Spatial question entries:
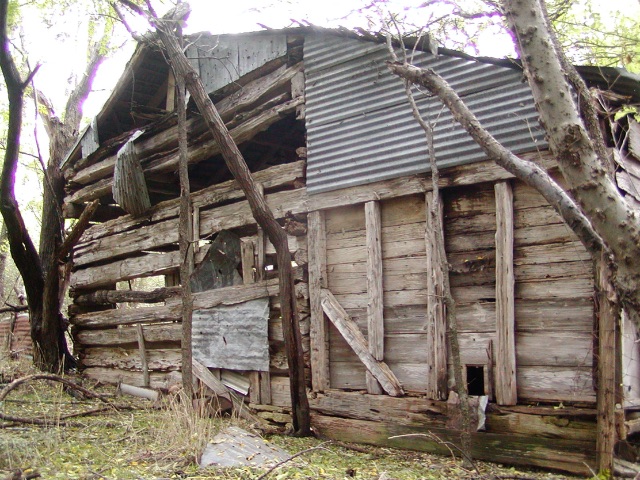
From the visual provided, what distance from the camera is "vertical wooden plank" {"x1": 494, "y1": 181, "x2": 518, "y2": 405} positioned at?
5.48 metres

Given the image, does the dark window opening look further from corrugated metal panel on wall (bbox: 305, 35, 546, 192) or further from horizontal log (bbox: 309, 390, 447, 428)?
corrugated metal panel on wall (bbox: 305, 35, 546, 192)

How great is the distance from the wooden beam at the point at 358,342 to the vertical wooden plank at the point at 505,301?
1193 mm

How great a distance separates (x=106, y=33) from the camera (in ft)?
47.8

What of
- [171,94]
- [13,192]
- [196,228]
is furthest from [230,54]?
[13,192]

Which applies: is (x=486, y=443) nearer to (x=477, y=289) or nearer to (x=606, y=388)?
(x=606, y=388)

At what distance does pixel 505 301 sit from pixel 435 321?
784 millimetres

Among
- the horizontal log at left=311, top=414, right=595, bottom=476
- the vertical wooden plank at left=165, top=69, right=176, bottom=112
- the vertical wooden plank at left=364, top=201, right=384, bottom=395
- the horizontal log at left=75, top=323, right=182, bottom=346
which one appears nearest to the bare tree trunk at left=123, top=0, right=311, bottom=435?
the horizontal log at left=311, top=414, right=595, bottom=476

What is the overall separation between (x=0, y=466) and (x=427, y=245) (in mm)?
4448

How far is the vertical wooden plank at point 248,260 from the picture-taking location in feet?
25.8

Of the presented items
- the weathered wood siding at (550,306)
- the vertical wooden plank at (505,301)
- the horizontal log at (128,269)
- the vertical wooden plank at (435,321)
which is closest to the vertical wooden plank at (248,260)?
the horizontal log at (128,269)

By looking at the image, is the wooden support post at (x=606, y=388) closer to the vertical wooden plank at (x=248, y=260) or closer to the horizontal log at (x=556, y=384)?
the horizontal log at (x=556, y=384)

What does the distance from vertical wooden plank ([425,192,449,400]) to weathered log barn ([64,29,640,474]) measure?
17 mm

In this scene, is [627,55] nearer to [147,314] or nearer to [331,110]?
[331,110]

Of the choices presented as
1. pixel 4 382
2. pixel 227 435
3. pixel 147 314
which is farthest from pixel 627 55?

---

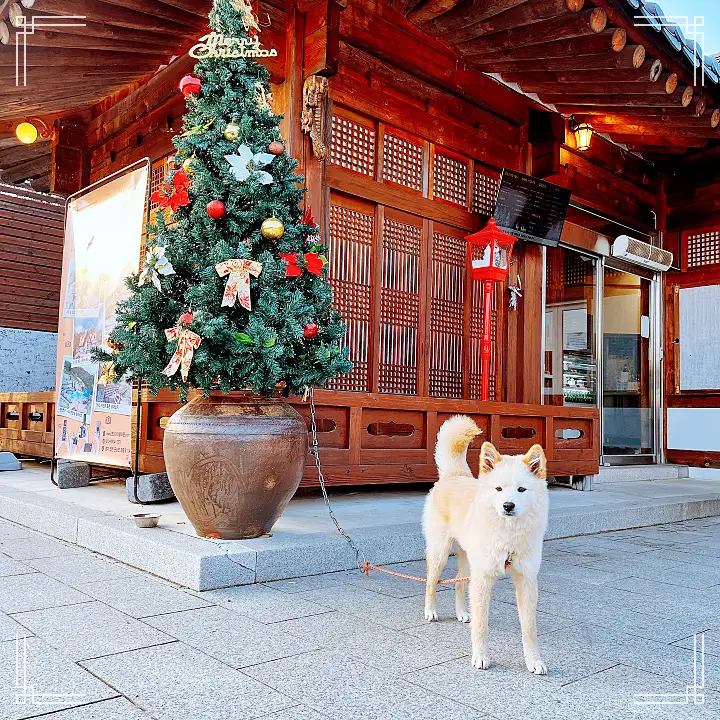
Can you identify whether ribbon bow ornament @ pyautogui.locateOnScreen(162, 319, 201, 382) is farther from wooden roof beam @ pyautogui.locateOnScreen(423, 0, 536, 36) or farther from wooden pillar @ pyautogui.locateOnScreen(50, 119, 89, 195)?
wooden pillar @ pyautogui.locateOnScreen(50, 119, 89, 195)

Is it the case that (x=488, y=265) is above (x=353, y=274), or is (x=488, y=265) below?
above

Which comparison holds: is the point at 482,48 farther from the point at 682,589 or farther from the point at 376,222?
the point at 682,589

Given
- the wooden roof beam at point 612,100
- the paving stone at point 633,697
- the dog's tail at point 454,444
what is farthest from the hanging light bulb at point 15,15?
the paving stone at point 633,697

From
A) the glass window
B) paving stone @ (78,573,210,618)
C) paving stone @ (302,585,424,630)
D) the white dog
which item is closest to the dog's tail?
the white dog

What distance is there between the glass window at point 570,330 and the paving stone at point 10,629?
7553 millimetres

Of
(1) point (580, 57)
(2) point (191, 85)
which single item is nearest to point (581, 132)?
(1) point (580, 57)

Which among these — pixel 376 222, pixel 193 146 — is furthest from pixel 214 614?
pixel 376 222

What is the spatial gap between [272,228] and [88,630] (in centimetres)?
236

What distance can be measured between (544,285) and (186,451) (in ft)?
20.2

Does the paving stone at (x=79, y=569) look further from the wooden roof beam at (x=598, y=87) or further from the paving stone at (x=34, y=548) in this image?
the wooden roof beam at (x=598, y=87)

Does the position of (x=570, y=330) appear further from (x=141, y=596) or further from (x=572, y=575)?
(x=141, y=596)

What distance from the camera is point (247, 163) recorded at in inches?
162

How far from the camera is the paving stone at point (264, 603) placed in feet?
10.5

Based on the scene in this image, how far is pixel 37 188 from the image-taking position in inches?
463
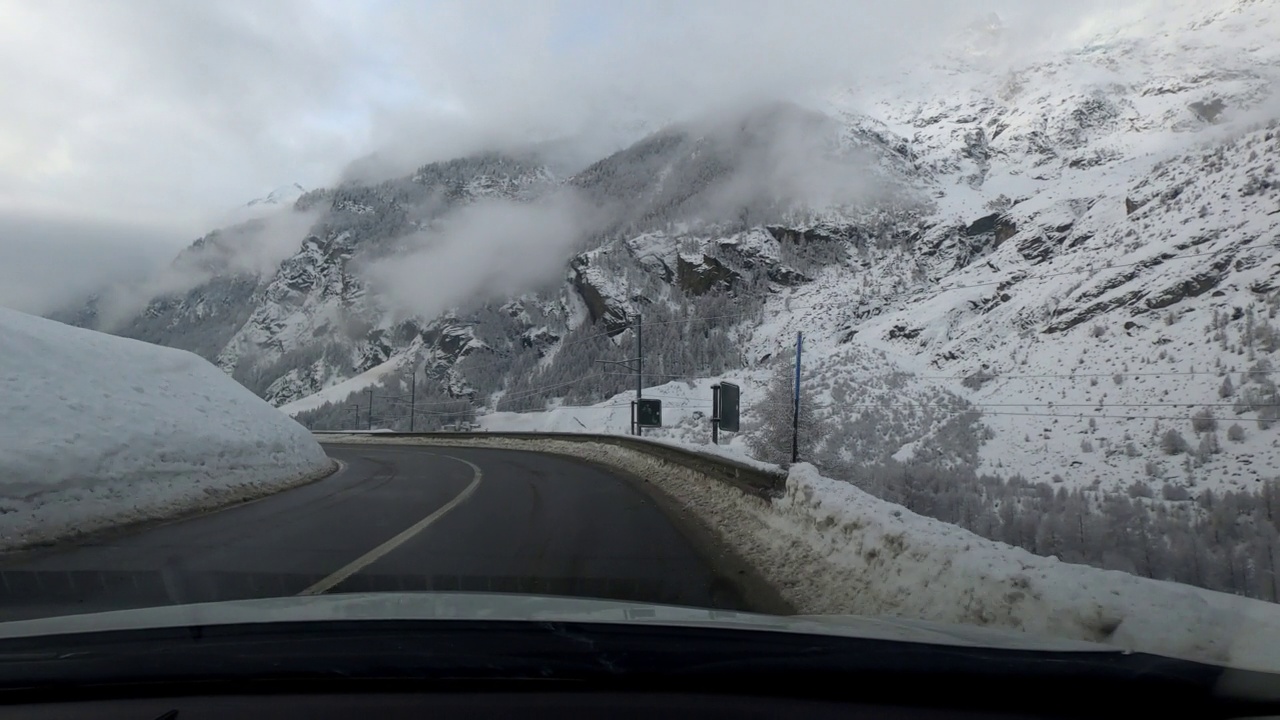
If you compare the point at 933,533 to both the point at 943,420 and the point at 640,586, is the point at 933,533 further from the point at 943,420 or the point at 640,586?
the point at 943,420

==

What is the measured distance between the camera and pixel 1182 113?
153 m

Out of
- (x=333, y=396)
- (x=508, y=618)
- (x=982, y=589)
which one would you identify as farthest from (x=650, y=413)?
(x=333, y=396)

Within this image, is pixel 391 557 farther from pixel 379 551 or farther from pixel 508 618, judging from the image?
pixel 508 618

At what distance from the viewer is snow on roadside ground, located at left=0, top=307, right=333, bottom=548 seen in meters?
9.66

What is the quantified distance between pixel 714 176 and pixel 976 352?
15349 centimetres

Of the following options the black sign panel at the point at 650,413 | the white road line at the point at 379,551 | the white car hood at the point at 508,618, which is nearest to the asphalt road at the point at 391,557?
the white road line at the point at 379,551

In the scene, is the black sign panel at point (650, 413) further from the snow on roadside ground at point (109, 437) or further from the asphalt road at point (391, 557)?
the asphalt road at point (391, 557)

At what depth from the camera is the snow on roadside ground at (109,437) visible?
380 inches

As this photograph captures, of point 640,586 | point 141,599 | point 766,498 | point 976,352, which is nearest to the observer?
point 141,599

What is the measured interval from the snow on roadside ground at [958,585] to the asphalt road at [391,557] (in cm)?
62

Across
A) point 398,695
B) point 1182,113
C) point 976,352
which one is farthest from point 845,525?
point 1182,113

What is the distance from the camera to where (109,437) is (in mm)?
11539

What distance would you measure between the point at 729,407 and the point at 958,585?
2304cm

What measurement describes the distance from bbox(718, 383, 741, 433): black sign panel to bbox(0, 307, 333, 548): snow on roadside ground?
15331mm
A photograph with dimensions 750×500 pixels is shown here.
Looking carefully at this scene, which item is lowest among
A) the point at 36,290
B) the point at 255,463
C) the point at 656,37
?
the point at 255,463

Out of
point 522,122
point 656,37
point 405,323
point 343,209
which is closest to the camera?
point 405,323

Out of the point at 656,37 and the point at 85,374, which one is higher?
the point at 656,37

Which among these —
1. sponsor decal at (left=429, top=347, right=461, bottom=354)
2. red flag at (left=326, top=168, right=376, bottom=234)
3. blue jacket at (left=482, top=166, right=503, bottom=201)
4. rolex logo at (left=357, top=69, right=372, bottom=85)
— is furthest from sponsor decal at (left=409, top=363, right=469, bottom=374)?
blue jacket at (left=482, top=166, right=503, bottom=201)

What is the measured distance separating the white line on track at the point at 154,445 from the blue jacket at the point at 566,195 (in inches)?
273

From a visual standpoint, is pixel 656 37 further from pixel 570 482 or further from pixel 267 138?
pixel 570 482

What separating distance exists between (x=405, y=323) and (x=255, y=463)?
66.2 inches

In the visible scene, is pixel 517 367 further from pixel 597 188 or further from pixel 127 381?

* WHAT YOU NEED TO DO *
Convert the lines of the entries, from the line containing "From the visual" up to and including the line containing "5.48 metres", into a numbered list that leaves out blank lines.

* RESPONSE TO THE EXERCISE *
1. From the visual provided, what distance from the camera is "vertical wooden plank" {"x1": 494, "y1": 181, "x2": 518, "y2": 405} positioned at?
2. 5.48 metres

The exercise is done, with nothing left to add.